## RECORDED DATA

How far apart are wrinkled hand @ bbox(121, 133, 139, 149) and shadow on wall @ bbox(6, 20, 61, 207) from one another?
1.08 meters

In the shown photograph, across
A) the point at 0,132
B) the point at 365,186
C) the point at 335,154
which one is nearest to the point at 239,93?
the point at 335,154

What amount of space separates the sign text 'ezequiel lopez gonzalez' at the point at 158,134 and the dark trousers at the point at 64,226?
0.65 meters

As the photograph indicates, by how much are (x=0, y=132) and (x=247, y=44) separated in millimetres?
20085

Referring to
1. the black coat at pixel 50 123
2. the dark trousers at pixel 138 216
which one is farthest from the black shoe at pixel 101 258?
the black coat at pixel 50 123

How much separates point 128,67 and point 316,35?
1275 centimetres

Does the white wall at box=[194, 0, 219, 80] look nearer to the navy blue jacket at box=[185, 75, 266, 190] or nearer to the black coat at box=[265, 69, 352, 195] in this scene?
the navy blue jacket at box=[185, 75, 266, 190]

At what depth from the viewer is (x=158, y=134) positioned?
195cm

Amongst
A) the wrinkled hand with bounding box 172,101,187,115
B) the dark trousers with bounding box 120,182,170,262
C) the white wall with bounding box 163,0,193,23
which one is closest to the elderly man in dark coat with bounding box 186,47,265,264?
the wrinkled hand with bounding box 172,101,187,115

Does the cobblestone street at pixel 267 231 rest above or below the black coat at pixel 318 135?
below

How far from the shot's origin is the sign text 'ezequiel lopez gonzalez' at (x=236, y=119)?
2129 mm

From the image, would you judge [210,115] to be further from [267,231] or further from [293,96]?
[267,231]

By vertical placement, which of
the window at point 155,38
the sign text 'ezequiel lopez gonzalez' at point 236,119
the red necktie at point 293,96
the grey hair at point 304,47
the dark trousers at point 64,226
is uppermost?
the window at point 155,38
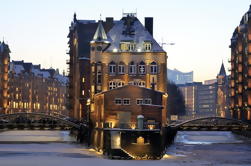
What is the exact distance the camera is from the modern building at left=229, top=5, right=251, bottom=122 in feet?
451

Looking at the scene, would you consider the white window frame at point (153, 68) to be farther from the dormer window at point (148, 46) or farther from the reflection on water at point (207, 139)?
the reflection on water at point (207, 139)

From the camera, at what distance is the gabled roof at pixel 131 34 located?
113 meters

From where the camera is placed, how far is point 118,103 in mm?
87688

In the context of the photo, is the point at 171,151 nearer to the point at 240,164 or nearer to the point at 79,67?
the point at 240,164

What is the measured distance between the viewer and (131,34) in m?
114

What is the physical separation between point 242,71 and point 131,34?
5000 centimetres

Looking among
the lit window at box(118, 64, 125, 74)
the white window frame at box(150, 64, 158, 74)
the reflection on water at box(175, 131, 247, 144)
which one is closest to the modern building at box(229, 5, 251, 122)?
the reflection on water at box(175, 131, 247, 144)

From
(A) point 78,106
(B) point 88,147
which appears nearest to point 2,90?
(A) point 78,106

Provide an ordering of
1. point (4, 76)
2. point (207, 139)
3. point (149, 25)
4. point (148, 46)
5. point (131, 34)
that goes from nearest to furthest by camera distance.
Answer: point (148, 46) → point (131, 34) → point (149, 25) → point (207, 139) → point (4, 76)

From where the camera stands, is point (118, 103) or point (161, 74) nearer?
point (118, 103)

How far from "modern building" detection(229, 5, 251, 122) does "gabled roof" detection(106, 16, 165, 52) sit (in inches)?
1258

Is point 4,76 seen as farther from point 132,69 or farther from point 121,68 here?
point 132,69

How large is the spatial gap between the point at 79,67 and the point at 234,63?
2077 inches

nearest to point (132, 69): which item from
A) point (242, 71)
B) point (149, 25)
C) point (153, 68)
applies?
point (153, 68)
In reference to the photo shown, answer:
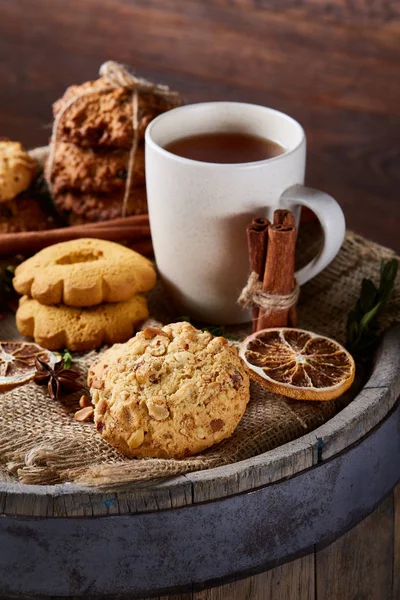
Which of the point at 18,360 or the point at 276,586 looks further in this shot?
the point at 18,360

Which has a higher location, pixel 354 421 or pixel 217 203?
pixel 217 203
==
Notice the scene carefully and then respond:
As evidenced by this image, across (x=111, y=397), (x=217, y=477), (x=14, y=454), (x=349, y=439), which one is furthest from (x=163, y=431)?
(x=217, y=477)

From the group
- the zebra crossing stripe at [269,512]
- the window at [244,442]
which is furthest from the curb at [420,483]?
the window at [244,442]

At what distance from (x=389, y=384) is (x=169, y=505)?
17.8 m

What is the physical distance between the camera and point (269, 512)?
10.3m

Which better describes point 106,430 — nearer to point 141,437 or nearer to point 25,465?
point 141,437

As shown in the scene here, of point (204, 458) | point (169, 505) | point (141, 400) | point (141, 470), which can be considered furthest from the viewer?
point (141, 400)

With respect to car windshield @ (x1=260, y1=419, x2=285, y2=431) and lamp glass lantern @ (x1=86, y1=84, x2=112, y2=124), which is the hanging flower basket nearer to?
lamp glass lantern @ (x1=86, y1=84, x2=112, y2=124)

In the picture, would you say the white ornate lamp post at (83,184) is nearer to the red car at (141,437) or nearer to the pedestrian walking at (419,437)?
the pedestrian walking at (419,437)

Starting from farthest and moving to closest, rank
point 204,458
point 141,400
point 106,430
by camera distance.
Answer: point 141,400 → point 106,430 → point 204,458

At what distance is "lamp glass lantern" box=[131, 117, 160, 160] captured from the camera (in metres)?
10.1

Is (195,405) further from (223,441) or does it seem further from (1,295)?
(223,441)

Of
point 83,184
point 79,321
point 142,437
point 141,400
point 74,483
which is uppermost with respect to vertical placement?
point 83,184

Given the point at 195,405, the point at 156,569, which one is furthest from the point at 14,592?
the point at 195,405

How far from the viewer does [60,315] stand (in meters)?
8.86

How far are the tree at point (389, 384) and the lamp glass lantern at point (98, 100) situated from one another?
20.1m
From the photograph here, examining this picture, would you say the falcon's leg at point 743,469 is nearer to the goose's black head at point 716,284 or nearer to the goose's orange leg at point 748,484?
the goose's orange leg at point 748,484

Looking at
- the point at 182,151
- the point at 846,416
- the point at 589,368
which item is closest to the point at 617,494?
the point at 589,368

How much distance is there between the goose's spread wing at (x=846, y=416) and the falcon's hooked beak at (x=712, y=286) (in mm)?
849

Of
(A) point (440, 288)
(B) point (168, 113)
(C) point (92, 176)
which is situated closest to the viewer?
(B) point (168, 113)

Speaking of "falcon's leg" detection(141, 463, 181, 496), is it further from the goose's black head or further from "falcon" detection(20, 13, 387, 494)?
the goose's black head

## STATED EXERCISE
Please find each line in the material above that contains the string "sign" and copy every one of those lines in full.

## OUTPUT FOR THIS TASK
What amount of space separates the sign text 'ezequiel lopez gonzalez' at the point at 158,134 and the dark trousers at the point at 64,226?
How far from the shot's origin is the sign text 'ezequiel lopez gonzalez' at (x=236, y=119)?
the sign text 'ezequiel lopez gonzalez' at point 236,119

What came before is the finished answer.